- **PROBLEM TO WORK ON**
Copy out word for word the part of the data that starts with the line containing "Based on what" and runs through the final line of the data.
----------
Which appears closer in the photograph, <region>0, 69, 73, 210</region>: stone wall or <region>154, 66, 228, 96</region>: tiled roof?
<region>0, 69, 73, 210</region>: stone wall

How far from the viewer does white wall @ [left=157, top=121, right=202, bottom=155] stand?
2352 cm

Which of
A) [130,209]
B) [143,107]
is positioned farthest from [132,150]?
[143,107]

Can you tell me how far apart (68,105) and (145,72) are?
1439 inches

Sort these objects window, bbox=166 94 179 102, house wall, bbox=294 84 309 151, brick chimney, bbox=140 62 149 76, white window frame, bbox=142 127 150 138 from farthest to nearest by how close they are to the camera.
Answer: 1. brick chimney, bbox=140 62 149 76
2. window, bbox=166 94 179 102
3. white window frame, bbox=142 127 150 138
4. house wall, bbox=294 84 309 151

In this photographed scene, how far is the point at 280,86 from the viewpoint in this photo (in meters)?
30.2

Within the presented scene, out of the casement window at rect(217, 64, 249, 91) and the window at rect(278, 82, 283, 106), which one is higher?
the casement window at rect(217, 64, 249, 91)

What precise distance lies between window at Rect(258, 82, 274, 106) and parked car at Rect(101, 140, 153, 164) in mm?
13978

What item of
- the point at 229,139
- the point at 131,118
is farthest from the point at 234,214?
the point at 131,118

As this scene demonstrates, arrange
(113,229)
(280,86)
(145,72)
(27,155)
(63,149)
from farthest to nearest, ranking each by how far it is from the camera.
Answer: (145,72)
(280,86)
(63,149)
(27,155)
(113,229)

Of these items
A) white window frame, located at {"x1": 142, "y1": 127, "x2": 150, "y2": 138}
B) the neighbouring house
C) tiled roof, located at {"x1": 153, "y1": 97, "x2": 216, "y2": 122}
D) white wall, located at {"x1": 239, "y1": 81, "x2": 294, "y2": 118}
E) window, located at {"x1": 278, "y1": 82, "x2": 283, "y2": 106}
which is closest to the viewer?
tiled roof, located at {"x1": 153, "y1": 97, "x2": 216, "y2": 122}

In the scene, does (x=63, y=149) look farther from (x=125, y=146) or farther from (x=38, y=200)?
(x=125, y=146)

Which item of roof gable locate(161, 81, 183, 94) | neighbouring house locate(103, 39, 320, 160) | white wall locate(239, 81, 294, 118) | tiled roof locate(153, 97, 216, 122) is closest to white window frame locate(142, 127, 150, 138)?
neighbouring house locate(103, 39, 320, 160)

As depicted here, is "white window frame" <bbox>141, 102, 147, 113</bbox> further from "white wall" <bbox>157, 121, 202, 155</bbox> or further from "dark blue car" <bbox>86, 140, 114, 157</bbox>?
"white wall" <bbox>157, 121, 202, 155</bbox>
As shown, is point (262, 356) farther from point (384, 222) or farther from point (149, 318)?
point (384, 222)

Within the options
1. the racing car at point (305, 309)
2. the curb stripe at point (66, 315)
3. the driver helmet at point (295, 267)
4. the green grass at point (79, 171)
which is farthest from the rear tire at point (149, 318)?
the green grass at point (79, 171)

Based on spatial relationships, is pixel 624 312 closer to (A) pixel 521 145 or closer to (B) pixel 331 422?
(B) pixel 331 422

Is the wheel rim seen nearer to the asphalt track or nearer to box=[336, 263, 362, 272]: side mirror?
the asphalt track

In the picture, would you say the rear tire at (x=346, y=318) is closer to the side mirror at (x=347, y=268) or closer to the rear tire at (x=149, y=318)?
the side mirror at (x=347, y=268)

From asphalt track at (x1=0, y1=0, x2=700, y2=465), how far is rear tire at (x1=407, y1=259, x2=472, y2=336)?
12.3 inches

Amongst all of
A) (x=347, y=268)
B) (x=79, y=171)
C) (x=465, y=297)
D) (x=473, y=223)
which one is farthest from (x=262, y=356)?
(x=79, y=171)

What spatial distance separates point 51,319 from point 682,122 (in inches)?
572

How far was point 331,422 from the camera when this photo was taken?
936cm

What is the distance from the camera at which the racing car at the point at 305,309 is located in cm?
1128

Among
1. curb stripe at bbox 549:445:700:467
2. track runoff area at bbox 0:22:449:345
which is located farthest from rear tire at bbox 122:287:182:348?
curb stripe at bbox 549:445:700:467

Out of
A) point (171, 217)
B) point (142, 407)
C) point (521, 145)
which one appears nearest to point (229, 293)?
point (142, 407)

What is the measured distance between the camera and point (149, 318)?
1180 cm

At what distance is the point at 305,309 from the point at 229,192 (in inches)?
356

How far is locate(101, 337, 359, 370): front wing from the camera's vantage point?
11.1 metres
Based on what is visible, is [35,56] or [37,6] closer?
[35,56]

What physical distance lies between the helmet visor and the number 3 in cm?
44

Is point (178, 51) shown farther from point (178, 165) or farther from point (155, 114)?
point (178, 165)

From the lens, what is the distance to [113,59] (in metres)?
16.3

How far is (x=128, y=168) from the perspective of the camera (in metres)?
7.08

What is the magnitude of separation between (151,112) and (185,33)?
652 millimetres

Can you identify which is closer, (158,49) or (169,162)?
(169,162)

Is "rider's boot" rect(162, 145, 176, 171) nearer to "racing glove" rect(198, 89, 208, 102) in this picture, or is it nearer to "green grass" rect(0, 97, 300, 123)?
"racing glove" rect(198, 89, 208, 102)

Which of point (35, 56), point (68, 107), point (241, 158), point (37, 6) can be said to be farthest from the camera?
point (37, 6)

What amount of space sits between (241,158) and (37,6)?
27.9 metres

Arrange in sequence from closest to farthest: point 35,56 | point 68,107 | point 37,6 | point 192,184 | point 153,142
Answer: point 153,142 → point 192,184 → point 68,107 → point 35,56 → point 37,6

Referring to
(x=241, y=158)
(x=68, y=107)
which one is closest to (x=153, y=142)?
----------
- **FINISHED EXERCISE**
Based on what is visible, is [35,56] or [37,6] closer?
[35,56]

What physical distance lies between the helmet visor and the number 3 in cm?
44

Is point (178, 51) shown farther from point (178, 165) or farther from point (155, 114)?
point (178, 165)

From the lens, what is the distance to [113,59] (in metres)?
16.3

How far is (x=128, y=168) from the perspective of the camera (in metres)?
7.08

What is the magnitude of separation between (151,112) and (185,33)?
652 millimetres

Can you identify which is closer, (158,49) or (169,162)?
(169,162)

Is "rider's boot" rect(162, 145, 176, 171) nearer to "racing glove" rect(198, 89, 208, 102) in this picture, or is it nearer to "green grass" rect(0, 97, 300, 123)?
"racing glove" rect(198, 89, 208, 102)

Which of point (35, 56), point (68, 107), point (241, 158), point (37, 6) can be said to be farthest from the camera?
point (37, 6)

What amount of space sits between (241,158) and (37,6)?
27.9 metres

Arrange in sequence from closest to farthest: point 35,56 | point 68,107 | point 37,6 | point 192,184 | point 153,142
Answer: point 153,142 → point 192,184 → point 68,107 → point 35,56 → point 37,6

Referring to
(x=241, y=158)
(x=68, y=107)
which one is closest to (x=153, y=142)?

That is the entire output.